--- Start ---
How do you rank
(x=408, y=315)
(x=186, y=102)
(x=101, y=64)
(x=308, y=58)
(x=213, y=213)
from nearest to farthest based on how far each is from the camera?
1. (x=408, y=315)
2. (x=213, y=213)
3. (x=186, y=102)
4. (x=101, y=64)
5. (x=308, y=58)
--- End ---
OBJECTIVE: Can you restate every record above word for word?

OUTPUT FOR THIS TASK:
How do you rank
(x=408, y=315)
(x=186, y=102)
(x=101, y=64)
(x=308, y=58)
(x=213, y=213)
from nearest to farthest based on how far each is from the camera?
1. (x=408, y=315)
2. (x=213, y=213)
3. (x=186, y=102)
4. (x=101, y=64)
5. (x=308, y=58)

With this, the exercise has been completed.